11 des 50 entreprises étrangères les plus importantes par le chiffre d’affaires en Russie sont allemandes, même si le leader de ce classement reste le français Auchan. Selon le dernier sondage sur le climat des affaires du réseau des chambres de commerces allemandes (AHK) paru en décembre 2017, les entreprises allemandes sont particulièrement optimistes quant à leur perspectives d’affaires en Russie en 2018. Elles profitent à plein de la sortie de la récession. L'enquête AHK montre également que 71% d'entre elles estiment que la situation économique est stable et 60% ont vu leurs ventes augmenter en 2017 par rapport à l'année précédente. Mais si leur nombre a beaucoup baissé, depuis 2014, on compte encore près de 5 000 entreprises allemandes implantées en Russie. Pour la première puissance exportatrice européenne, la Russie avec sa population de 145 millions d’habitants reste un marché stratégique et de première ampleur. Enfin, même si ça n’a pas fait la une des journaux, le gouvernement russe a beaucoup fait, en régions comme au niveau fédéral pour améliorer le climat des affaires dans le pays. Selon le rapport annuel Doing business de la Banque mondiale, la Fédération est passée entre 2011 et 2017 de la 125e à la 35e place – pas loin de la France (31e) – pour «la facilité de faire des affaires».
Par ailleurs, l'Allemagne est particulièrement intéressée à la mise en œuvre du projet de gazoduc Nordstream2, dont elle le principal partenaire, même si les Etats-Unis ont annoncé à plusieurs reprises vouloir le faire capoter.

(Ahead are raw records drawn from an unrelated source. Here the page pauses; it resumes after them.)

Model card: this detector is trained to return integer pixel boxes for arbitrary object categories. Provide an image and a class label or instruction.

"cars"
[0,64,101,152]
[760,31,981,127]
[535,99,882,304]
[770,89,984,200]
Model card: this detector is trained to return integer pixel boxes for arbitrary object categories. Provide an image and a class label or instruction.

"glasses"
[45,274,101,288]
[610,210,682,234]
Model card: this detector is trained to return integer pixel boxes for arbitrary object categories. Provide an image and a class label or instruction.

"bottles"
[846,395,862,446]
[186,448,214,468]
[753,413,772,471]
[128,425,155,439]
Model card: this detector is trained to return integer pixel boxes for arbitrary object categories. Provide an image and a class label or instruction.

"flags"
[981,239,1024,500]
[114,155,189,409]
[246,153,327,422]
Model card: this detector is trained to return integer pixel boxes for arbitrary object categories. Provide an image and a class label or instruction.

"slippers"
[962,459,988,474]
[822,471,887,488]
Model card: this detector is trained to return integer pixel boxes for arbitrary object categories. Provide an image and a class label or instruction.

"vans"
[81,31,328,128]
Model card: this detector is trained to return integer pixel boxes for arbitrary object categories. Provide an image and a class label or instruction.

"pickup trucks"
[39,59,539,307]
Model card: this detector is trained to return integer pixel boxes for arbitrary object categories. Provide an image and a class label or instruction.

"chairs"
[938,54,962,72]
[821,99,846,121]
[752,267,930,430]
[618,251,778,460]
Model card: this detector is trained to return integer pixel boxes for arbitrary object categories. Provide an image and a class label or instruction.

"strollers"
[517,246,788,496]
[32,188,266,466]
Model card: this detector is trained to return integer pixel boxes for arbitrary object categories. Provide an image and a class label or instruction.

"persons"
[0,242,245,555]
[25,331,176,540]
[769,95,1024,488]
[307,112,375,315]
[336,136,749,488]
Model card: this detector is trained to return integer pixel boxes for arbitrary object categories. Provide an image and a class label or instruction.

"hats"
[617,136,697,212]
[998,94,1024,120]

Comparée à l’Allemagne, la France a une position beaucoup plus en retrait et les intérêts des entreprises françaises en Russie ne semblent pas une priorité du gouvernement. Mais Emmanuel Macron doit inaugurer, à la fin du mois de mai, le Forum économique international de Saint-Pétersbourg, en compagnie du Premier ministre japonais Shinzo Abe et de Vladimir Poutine. Peut-être une occasion de reconsidérer la politique de sanctions à l’égard de la Russie, pénalisante pour les entreprises européennes et parmi elles françaises ?
Le cours du rouble, une incertitude menaçante
En attendant, même si les tentatives américaines d’isoler économiquement la Russie se révèlent être un échec relatif, Vladimir Poutine fait face à des incertitudes économiques sur lesquelles il a peu de prise. Le cours du rouble demeure un indicateur important de la santé de l’économie russe et un repère auquel la population reste sensible. Or, la politique de mesures sociales annoncée par le président russe pourrait entraîner un redémarrage de l’inflation et donc affaiblir la devise russe. Le rouble reste aussi lié à l'incertitude des cours du pétrole. Enfin, comme toute monnaie d’économie encore considérée émergente, la devise russe dépend aussi des taux directeurs de la Réserve fédérale américaine. Si la croissance aux Etats-Unis venait à provoquer une trop forte inflation, la Fed pourrait relever ses taux. Cela rendrait les placements dans les économies émergentes moins attractifs et créerait une pression supplémentaire sur le rouble.